While not in LG G4 class, the cameras are really very good, the rear camera is 20MP, f/2.0 and a 1/2.4” sensor, outputting at 10MP in 16:9 by default, which seems sensible (though 15MP in 16:9 and 20MP in 4:3 are also available if needed). And focussing is fast with phase detection auto-focus, the current flagship flavour of the month, but nice to have at this price point. There’s no OIS, but you do get digital stabilisation. Time lapse and up to 30 second exposures (what Huawei are calling the ‘silky water’ feature!) are really cool to have onboard. Oh, and the camera has a sapphire glass exterior, to keep it scratch-free.

Here are some sample photos (obviously restricted a little in scope and lighting because I only had the device for a day and in daylight!), with overview and, in each case, 1:1 crops below:

Sample photo from the Honor 7

1:1 crop from Honor 7 photo

Sample photo from the Honor 7

1:1 crop from Honor 7 photo

Sample photo from the Honor 7

Using the dedicated ‘Food mode’ – no, really! It adds extra warmth and saturation, etc.

1:1 crop from Honor 7 photo

Sample FFC photo from the Honor 7

Sample FFC photo, with ‘Beauty mode’ turned on – took 10 years off me instantly!
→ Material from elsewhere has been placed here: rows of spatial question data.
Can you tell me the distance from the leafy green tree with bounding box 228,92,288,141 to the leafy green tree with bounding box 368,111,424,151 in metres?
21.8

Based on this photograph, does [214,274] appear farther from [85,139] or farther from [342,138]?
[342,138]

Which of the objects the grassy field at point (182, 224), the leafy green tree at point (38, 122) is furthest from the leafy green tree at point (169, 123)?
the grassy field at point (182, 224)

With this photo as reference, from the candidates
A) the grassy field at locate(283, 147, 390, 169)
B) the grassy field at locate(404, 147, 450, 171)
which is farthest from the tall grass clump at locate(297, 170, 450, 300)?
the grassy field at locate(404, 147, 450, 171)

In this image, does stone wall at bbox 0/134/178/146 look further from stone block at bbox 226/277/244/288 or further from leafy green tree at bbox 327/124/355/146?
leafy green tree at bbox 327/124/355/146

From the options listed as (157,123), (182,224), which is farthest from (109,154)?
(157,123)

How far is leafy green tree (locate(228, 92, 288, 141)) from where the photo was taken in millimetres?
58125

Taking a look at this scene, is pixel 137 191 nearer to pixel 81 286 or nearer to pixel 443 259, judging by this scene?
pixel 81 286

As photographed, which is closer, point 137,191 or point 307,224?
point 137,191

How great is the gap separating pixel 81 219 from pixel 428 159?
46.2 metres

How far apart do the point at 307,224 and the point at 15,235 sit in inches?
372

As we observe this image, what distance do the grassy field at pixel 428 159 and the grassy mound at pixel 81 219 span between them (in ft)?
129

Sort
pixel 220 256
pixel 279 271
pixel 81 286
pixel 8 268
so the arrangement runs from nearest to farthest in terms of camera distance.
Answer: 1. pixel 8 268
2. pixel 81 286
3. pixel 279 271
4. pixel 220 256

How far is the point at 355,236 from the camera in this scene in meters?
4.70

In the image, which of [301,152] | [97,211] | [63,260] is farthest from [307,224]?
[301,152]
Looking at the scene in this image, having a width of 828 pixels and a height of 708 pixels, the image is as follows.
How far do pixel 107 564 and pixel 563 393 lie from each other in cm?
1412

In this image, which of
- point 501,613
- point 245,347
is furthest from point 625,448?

1:1 crop from Honor 7 photo

I don’t like shooting with filters in place, but there are loads here, and a learning feature that apparently starts offering the filters you use most, though we’ll only start to see this at work after real world users have got going. Around the front, there’s a 8MP front facing unit – with what looks like a flash but is just a ‘soft’ light, to add a ‘glow’ to one’s natural beauty(!)

Finishing off the Honor 7 are an infrared beamer on the top, plus a twin antenna design with seamless switching in a microsecond, so no ‘dead-hold’ problems (think iPhone 4) and no potential dropped calls or stifled cellular data.

Huawei Honor 7 top view

Given that I only had a day to try out the Honor 7, making this more of a ‘preview’ than a ‘review’, I can’t evaluate battery life. However, there’s a meaty 3100 mAh cell inside, and Honor says it supports ‘Fast charging’. Which may or may not be the same as Qualcomm’s standard, we’ll need retail hardware and chargers to check that. I was also impressed by how cool the Honor 7 stayed, given the octacore chipset and the issues the high end Snapdragons have been having. All that metal helps and, apparently, there’s special heat dissipation engineering inside.

As for the downsides? You know, there really aren’t any. And this on a £250 phone. Maybe a lack of waterproofing? Maybe the use of Emotion UI and customised core applications? But all this is being very picky – the Honor 7 is stunningly good at the price. How long can the likes of HTC and Samsung keep their flagships up above £500 when the likes of Honor can sneak in with a full metal, premium device at under half the price?